Why ChemSpider? Arbitrary. Done PubChem in the past already. Moreover, ChemSpider has the largest database of molecular structures and in that sense important to my research.

Why KNIME? Played with Taverna in the past, and expect to do much more work on Taverna in the coming year (see also this and this). Moreover, KNIME got a CDK plugin already, and the KNIME developers contributed valuable feedback to the CDK project in the last year. It was about time that I contributed something back, though the current functionality is quite limited. KNIME has a better architectural design than Taverna1, but will face though competition with Taverna2, due next year.

The presentations
Heringa gave a presentation on network analysis, and discussed the scale-free network, hub nodes, etc, after which he gave an example on the 14-3-3 PPI family which both have promoting and inhibiting capabilities. Fraser presented work on improving microarray data analysis, by reducing non-random background noise. Schroeter presented the use of Gaussian process modeling in QSAR studies, which allows estimation of error bars (see DOI:10.1002/cmdc.200700041. I did not feel the results were very convincing, though, but the method sounds interesting. Larhlimi presented research on network analysis of metabolic networks. His approach finds so-called minimal forward direction cuts, which identifies critical parts in the network if one is interested in repressing certain metabolic processes. Hofto presented some work on the use of DFT for proteins, and picked up that one has to do things critically to be able to reproduce binding affinities. Combinations of DFT or MM with QM are becoming popular to model binding sites. Van Lenthe presented such an approach of the second day of CompLife.

By far the most interesting talk at the conference, was the insightful presentation by Paulien Hogeweg. She apparently coined the term bioinformatics. Anyway, she had a exciting presentation on feed-forward loops in relation to evolution, and showed correlation between jumps in FFL motifs with biodiversity. She also warned us for the Monster of Loch Ness syndrome, where computational models may indicate large underlying processes, which are not really existing. But that should be a problem that most of my readers should be aware of. She introduced evolutionary modeling, to put further restrictions on the models, to reduce the chance of finding monsters.

Hussong had an interesting presentation too, if one is interested in analysis of GC/MS or LC/MS data. He introduced a hard-modeling approach for proteomics data using wavelets technology. His angle on this was to use a wavelet that represents the isotopic pattern of a protein mass spectrum. Interestingly, the wavelet had negative intensities, something which one will never find in mass spectra. However, I seem to recall a mathematical restriction on wavelets that would forbid taking the squared version of the function. He indicated that the code is available via OpenMS.
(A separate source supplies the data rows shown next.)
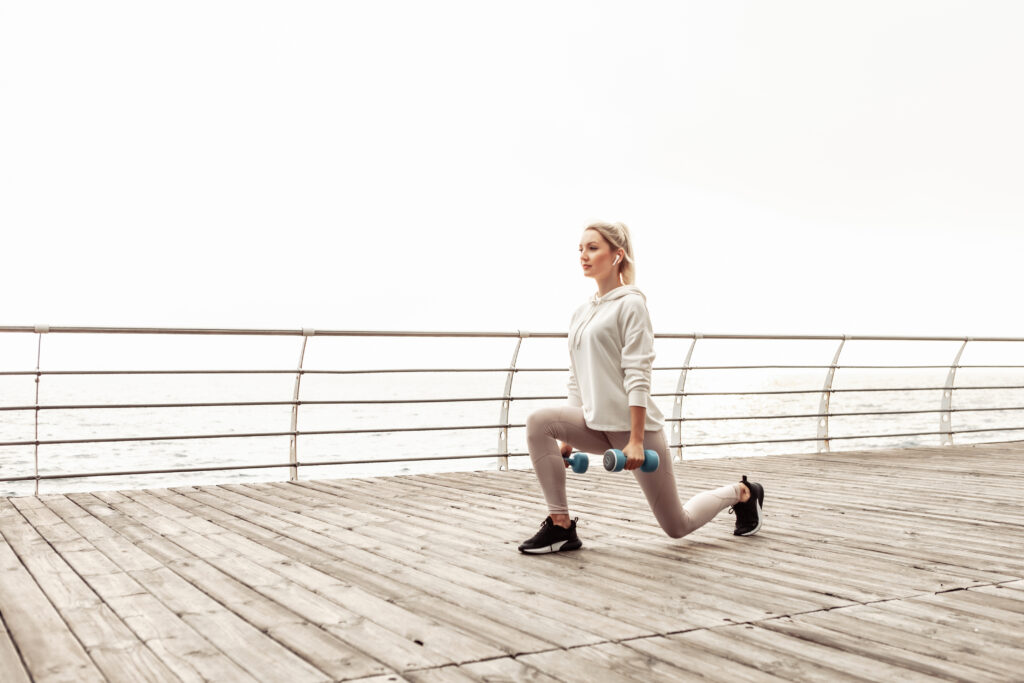 Jonge, gezonde en fitte vrouw oefent lunges met halters op het stadsstrand. Gezonde levensstijl.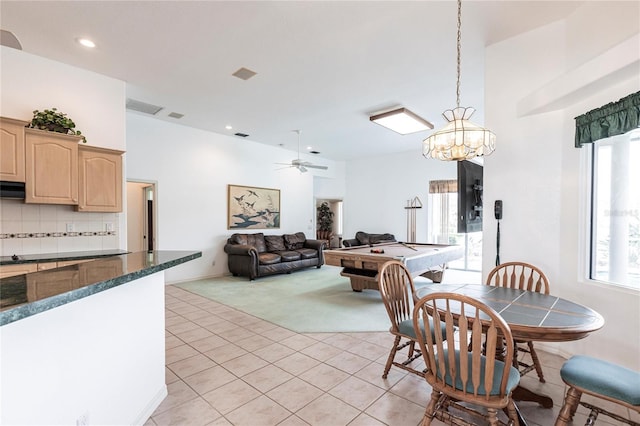 dining area with ceiling fan, pool table, a high ceiling, and light tile patterned floors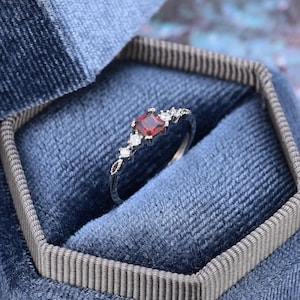 May include: A silver ring with a red square gemstone surrounded by smaller clear gemstones.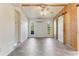 Spacious living room featuring wood accent wall and tile flooring at 1507 Lavilla Rd, Punta Gorda, FL 33950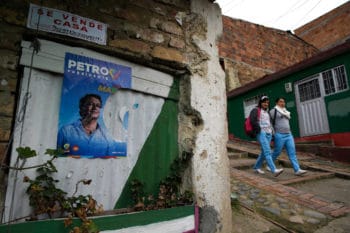 | Neighbors pass by campaign poster of presidential candidate Gustavo Petro at Bolivar 83 community in the town of Zipaquira north of Bogota Colombia Saturday June 16 2018 Petro a former leftist rebel and ex Bogota mayor will face Ivan Duque a former senator and protege of former President Alvaro Uribe in a run off election on Sunday AP PhotoMartin Mejia | MR Online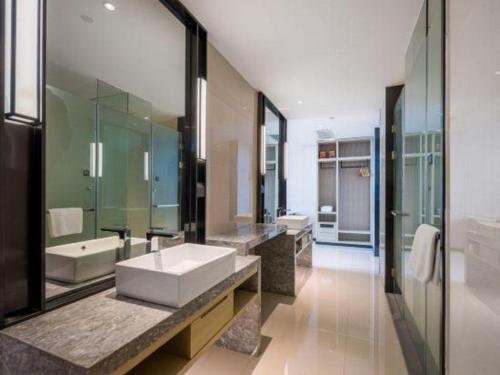 a large bathroom with a sink and a mirror at Echarm Hotel Yiyang Wanda Plaza in Yiyang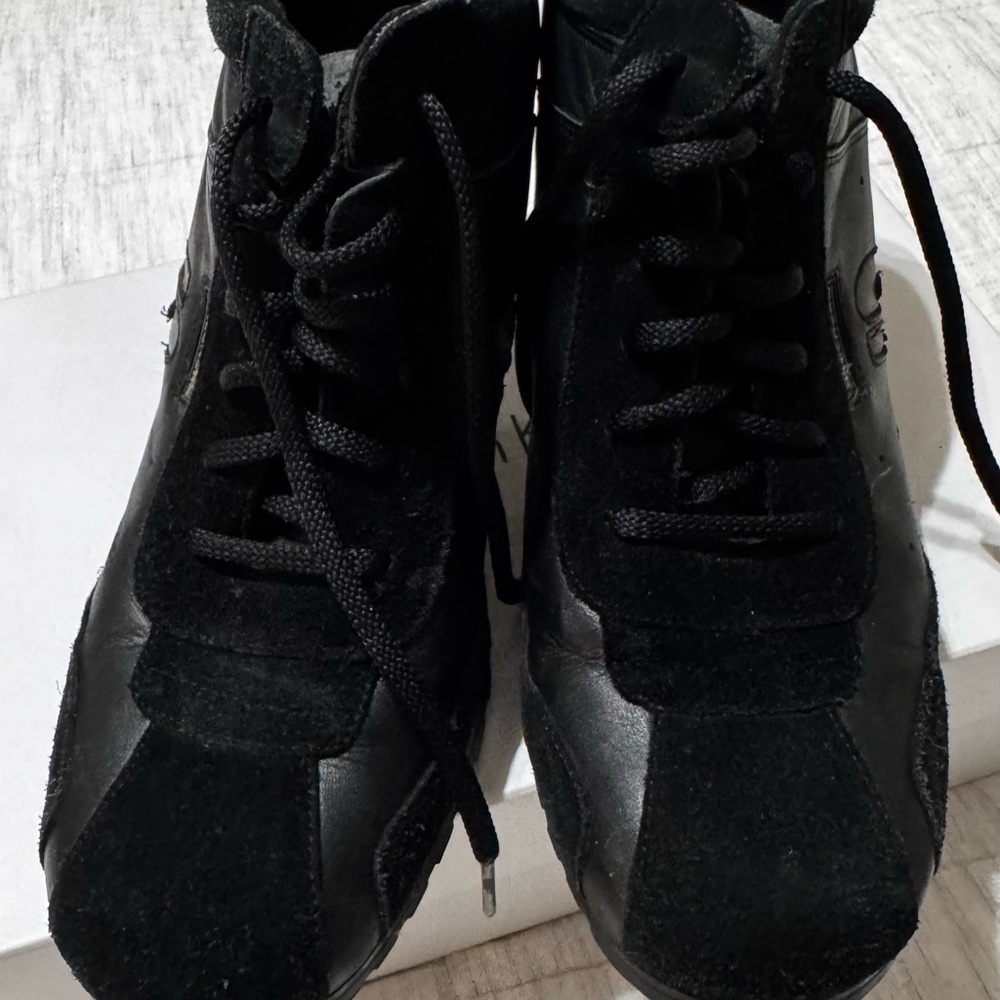 Women high heel sneaker style show .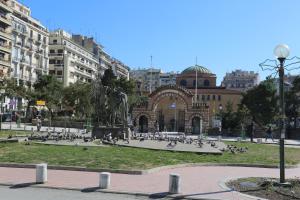 a group of pigeons in a park in a city at Santa Sofia City Center in Thessaloniki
Jensen, finally, presented his work at the UCC on Markov models for protein folding, where he uses the mean first passage time as observable to analyze of processes in folding state space. This allows him to compare different modeling approaches and, for example, to predict how many time steps are needed to reach folding. Being able to measure characteristics of certain modeling methods, one is able to make a objective comparison. Something which allows a fair competition.